Kirstin: Women are already supporting other women in their lives every single day. Whether it is catching up with a girlfriend who is having a hard time, mentoring a woman at work, helping mind a friend’s child while they go for a job interview or making a positive comment on a social media post about an achievement. There is no limit to the ways we can support each other, yet too often the ways women support other women, whether through simple everyday tasks or more formal ways such as women’s networks, have not been taken seriously or have been denigrated as being a waste of time.

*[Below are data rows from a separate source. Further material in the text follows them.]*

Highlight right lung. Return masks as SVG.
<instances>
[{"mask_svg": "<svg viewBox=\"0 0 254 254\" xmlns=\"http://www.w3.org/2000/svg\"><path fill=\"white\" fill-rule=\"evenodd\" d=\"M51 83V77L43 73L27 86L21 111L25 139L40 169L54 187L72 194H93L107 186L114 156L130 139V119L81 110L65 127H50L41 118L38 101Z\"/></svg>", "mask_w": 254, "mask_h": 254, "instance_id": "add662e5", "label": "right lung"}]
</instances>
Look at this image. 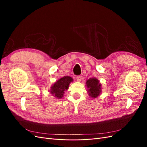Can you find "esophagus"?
Returning a JSON list of instances; mask_svg holds the SVG:
<instances>
[{"label":"esophagus","mask_w":147,"mask_h":147,"mask_svg":"<svg viewBox=\"0 0 147 147\" xmlns=\"http://www.w3.org/2000/svg\"><path fill=\"white\" fill-rule=\"evenodd\" d=\"M77 80L78 82H80L82 80V76H81V75H78V76H77Z\"/></svg>","instance_id":"esophagus-1"}]
</instances>
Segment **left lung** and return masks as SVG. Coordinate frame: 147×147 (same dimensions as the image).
I'll return each mask as SVG.
<instances>
[{
  "label": "left lung",
  "mask_w": 147,
  "mask_h": 147,
  "mask_svg": "<svg viewBox=\"0 0 147 147\" xmlns=\"http://www.w3.org/2000/svg\"><path fill=\"white\" fill-rule=\"evenodd\" d=\"M88 94L93 98L98 97L102 92L101 84L96 78H91L86 82Z\"/></svg>",
  "instance_id": "left-lung-1"
}]
</instances>
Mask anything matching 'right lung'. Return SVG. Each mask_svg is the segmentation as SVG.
Here are the masks:
<instances>
[{
  "mask_svg": "<svg viewBox=\"0 0 147 147\" xmlns=\"http://www.w3.org/2000/svg\"><path fill=\"white\" fill-rule=\"evenodd\" d=\"M72 82L73 79L69 76L61 78L53 84L50 92L56 98L61 99L64 96V91L68 90L69 84Z\"/></svg>",
  "mask_w": 147,
  "mask_h": 147,
  "instance_id": "add662e5",
  "label": "right lung"
}]
</instances>
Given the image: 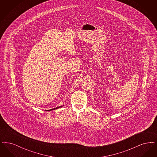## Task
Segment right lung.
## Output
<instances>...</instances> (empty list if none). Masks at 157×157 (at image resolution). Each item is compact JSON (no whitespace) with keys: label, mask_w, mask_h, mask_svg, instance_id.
<instances>
[{"label":"right lung","mask_w":157,"mask_h":157,"mask_svg":"<svg viewBox=\"0 0 157 157\" xmlns=\"http://www.w3.org/2000/svg\"><path fill=\"white\" fill-rule=\"evenodd\" d=\"M60 107H62V106H59V107H57V108H54V109H50V110H48V111H52V110H54V109H58V108H59Z\"/></svg>","instance_id":"add662e5"}]
</instances>
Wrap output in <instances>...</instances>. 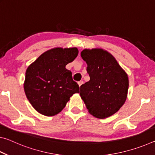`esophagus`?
Segmentation results:
<instances>
[{
    "instance_id": "obj_1",
    "label": "esophagus",
    "mask_w": 155,
    "mask_h": 155,
    "mask_svg": "<svg viewBox=\"0 0 155 155\" xmlns=\"http://www.w3.org/2000/svg\"><path fill=\"white\" fill-rule=\"evenodd\" d=\"M83 83V81H78V85H79V87H81V85H82Z\"/></svg>"
}]
</instances>
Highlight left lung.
<instances>
[{
  "label": "left lung",
  "mask_w": 155,
  "mask_h": 155,
  "mask_svg": "<svg viewBox=\"0 0 155 155\" xmlns=\"http://www.w3.org/2000/svg\"><path fill=\"white\" fill-rule=\"evenodd\" d=\"M82 59L87 64L90 80L81 86L80 96L88 112L106 118L121 108L127 98L128 75L115 57L102 48L84 49Z\"/></svg>",
  "instance_id": "1"
}]
</instances>
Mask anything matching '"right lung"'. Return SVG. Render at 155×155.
Masks as SVG:
<instances>
[{"instance_id":"add662e5","label":"right lung","mask_w":155,"mask_h":155,"mask_svg":"<svg viewBox=\"0 0 155 155\" xmlns=\"http://www.w3.org/2000/svg\"><path fill=\"white\" fill-rule=\"evenodd\" d=\"M77 48H54L44 52L27 68L24 90L37 111L53 116L62 111L79 86L65 65L77 57Z\"/></svg>"}]
</instances>
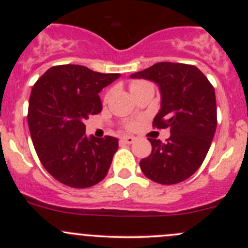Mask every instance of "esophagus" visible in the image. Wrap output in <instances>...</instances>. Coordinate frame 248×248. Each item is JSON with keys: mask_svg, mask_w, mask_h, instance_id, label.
<instances>
[{"mask_svg": "<svg viewBox=\"0 0 248 248\" xmlns=\"http://www.w3.org/2000/svg\"><path fill=\"white\" fill-rule=\"evenodd\" d=\"M121 141H124V144H133L136 141V138L132 136H124L121 138Z\"/></svg>", "mask_w": 248, "mask_h": 248, "instance_id": "34e87169", "label": "esophagus"}]
</instances>
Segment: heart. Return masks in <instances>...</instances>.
I'll return each mask as SVG.
<instances>
[{
	"instance_id": "obj_1",
	"label": "heart",
	"mask_w": 248,
	"mask_h": 248,
	"mask_svg": "<svg viewBox=\"0 0 248 248\" xmlns=\"http://www.w3.org/2000/svg\"><path fill=\"white\" fill-rule=\"evenodd\" d=\"M142 84H145V81H140V80H136V81H132L131 82V85H129V90H133V89H136V87H138V86H140V85H142ZM108 98V96H106V99ZM136 126V124H134V122H129V124H127V127H128V128H133V127Z\"/></svg>"
}]
</instances>
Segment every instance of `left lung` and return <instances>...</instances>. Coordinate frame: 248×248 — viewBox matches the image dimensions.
<instances>
[{"label": "left lung", "instance_id": "obj_1", "mask_svg": "<svg viewBox=\"0 0 248 248\" xmlns=\"http://www.w3.org/2000/svg\"><path fill=\"white\" fill-rule=\"evenodd\" d=\"M131 78L158 85L161 109L152 126L170 128L167 142L149 138L152 151L140 161L141 171L162 185L188 179L204 162L216 132L214 86L196 66L172 62H158Z\"/></svg>", "mask_w": 248, "mask_h": 248}]
</instances>
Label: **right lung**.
<instances>
[{
    "instance_id": "add662e5",
    "label": "right lung",
    "mask_w": 248,
    "mask_h": 248,
    "mask_svg": "<svg viewBox=\"0 0 248 248\" xmlns=\"http://www.w3.org/2000/svg\"><path fill=\"white\" fill-rule=\"evenodd\" d=\"M119 77L61 64L47 69L32 87L27 114L32 142L44 168L61 184L87 188L108 174L119 140L87 138L84 121L101 112L98 93Z\"/></svg>"
}]
</instances>
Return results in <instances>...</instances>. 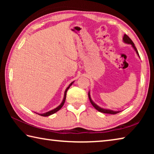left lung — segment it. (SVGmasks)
I'll list each match as a JSON object with an SVG mask.
<instances>
[{
	"instance_id": "1",
	"label": "left lung",
	"mask_w": 154,
	"mask_h": 154,
	"mask_svg": "<svg viewBox=\"0 0 154 154\" xmlns=\"http://www.w3.org/2000/svg\"><path fill=\"white\" fill-rule=\"evenodd\" d=\"M123 41L126 44H130V45H131L132 48H133V49H134V51H136V53L137 54L138 56L139 57V52H138L137 49L136 48V47H135L134 43L132 42V41L130 39V38H129L128 36H127L126 35H124V37H123ZM88 97H89V99H90V101L91 104H92V106L94 107L96 110H98V111L101 112V113H109V114H116V113H118L120 112V111H113V110H110V109H103V108H101L100 106H99L98 105H96V104L95 103L93 102V100H92V98H91V96H90V92H88Z\"/></svg>"
}]
</instances>
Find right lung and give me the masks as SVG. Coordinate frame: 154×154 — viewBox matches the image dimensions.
Listing matches in <instances>:
<instances>
[{
	"mask_svg": "<svg viewBox=\"0 0 154 154\" xmlns=\"http://www.w3.org/2000/svg\"><path fill=\"white\" fill-rule=\"evenodd\" d=\"M74 83V82H72V83H70V85H69V86L67 87V88L66 89V90H65V92H64V98H63V100H62V103H60V105L59 106H57L56 108L54 109H52V110L49 111H48V112H46V113H40V114H39V113H37V114L39 115V116H41L47 117V116H51V115L54 114V113H56L57 111H59L60 109L62 107V106H63V105H64V104L65 100H66V92H67V90L69 89L70 86H71V85H72V83Z\"/></svg>",
	"mask_w": 154,
	"mask_h": 154,
	"instance_id": "1",
	"label": "right lung"
}]
</instances>
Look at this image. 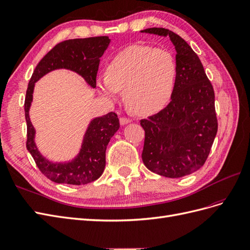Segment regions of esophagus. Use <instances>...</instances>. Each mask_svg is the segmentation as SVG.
<instances>
[{"instance_id":"34e87169","label":"esophagus","mask_w":250,"mask_h":250,"mask_svg":"<svg viewBox=\"0 0 250 250\" xmlns=\"http://www.w3.org/2000/svg\"><path fill=\"white\" fill-rule=\"evenodd\" d=\"M131 121H132V120H131L130 118H125V117H121V118L119 119V123H120L121 125H125L130 124Z\"/></svg>"}]
</instances>
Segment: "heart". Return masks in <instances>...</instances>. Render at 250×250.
Instances as JSON below:
<instances>
[{
	"instance_id": "heart-1",
	"label": "heart",
	"mask_w": 250,
	"mask_h": 250,
	"mask_svg": "<svg viewBox=\"0 0 250 250\" xmlns=\"http://www.w3.org/2000/svg\"><path fill=\"white\" fill-rule=\"evenodd\" d=\"M176 64L165 49L133 45L121 50L107 64L106 74L96 80L98 93L116 102L120 89L134 112L155 113L168 104L173 94Z\"/></svg>"
}]
</instances>
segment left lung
Instances as JSON below:
<instances>
[{"label":"left lung","mask_w":250,"mask_h":250,"mask_svg":"<svg viewBox=\"0 0 250 250\" xmlns=\"http://www.w3.org/2000/svg\"><path fill=\"white\" fill-rule=\"evenodd\" d=\"M140 33L169 37L176 50V77L170 104L140 120L145 130L143 162L158 175L183 177L205 164L215 138L213 87L200 58L183 38L157 27Z\"/></svg>","instance_id":"obj_1"}]
</instances>
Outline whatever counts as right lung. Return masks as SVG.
Segmentation results:
<instances>
[{
	"label": "right lung",
	"mask_w": 250,
	"mask_h": 250,
	"mask_svg": "<svg viewBox=\"0 0 250 250\" xmlns=\"http://www.w3.org/2000/svg\"><path fill=\"white\" fill-rule=\"evenodd\" d=\"M106 36L63 41L50 49L38 63L29 80L25 98V118L27 124V150L42 173L58 184L85 185L97 180L105 168V150L110 139L119 129L117 115L111 112L93 118L83 135L79 153L68 162H53L42 155L36 145V130L29 110L36 82L56 69H67L81 76L87 85L96 87L99 62L110 44Z\"/></svg>",
	"instance_id": "1"
}]
</instances>
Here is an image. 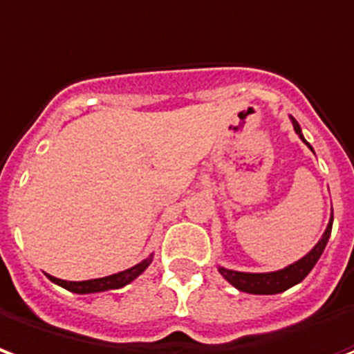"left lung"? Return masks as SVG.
Segmentation results:
<instances>
[{
	"label": "left lung",
	"instance_id": "obj_1",
	"mask_svg": "<svg viewBox=\"0 0 354 354\" xmlns=\"http://www.w3.org/2000/svg\"><path fill=\"white\" fill-rule=\"evenodd\" d=\"M294 126V131L298 133V138L306 143V145L313 151V147L309 145L304 133H301L300 124L296 122V118L290 117ZM332 223H334V213L330 215L328 226L326 230L321 236V239L317 241L313 249L301 257L300 260H296L292 264H288L283 270H277V272H268V273H251V272H236V270H228V268H223L218 266V273L223 275L224 279L228 281L232 286H236L237 290L241 292H249V294H279L290 286L298 285L301 281L308 277V273L313 270V266L317 264V260L321 259L322 251L324 247L328 243L330 239V232H332Z\"/></svg>",
	"mask_w": 354,
	"mask_h": 354
}]
</instances>
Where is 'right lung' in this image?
Listing matches in <instances>:
<instances>
[{"label":"right lung","mask_w":354,"mask_h":354,"mask_svg":"<svg viewBox=\"0 0 354 354\" xmlns=\"http://www.w3.org/2000/svg\"><path fill=\"white\" fill-rule=\"evenodd\" d=\"M154 254L147 257L145 260H141L139 264L131 266L124 272L113 273V275H107V277H100V279H88V281H64L56 279L53 275H48V279L56 283V285L64 286L66 290H71L75 294H95V292H105V290H117V288H122L128 283H131L133 279H138L141 273L145 272L147 268L151 266Z\"/></svg>","instance_id":"add662e5"}]
</instances>
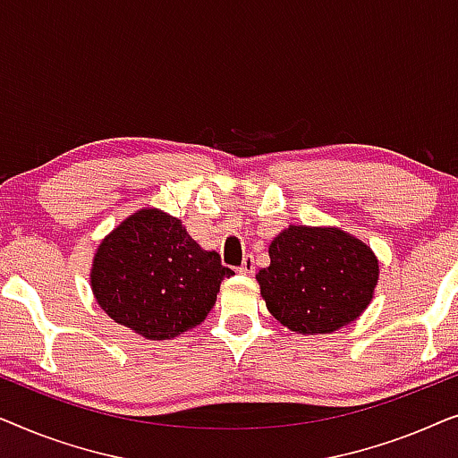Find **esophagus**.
I'll return each instance as SVG.
<instances>
[{
    "instance_id": "1",
    "label": "esophagus",
    "mask_w": 458,
    "mask_h": 458,
    "mask_svg": "<svg viewBox=\"0 0 458 458\" xmlns=\"http://www.w3.org/2000/svg\"><path fill=\"white\" fill-rule=\"evenodd\" d=\"M256 271V262H254V256L248 254L246 259H243L242 267H240V273H246V275H252Z\"/></svg>"
}]
</instances>
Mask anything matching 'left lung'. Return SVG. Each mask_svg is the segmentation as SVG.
<instances>
[{
  "mask_svg": "<svg viewBox=\"0 0 458 458\" xmlns=\"http://www.w3.org/2000/svg\"><path fill=\"white\" fill-rule=\"evenodd\" d=\"M271 265L256 281L267 309L300 335L334 334L371 304L379 260L340 227L290 225L268 246Z\"/></svg>",
  "mask_w": 458,
  "mask_h": 458,
  "instance_id": "obj_1",
  "label": "left lung"
}]
</instances>
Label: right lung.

The shift I think we have seen over recent years, and social media has made it much more pronounced, is that women are no longer shying away from loudly and proudly celebrating one another. And even better, we are joining together to support each ot
her in ways that really drive substantive change. Carrie Gracie, who became the public face of the BBC women seeking pay equality, captures the power behind women supporting women brilliantly. In an interview with the New Yorker she said “The reason the BBC thought they could get away with it is that they hadn’t factored in the multiplier effect of solidarity. If you tell me I’m rubbish, I might believe you, but if you tell me she’s rubbish I know it’s not true.”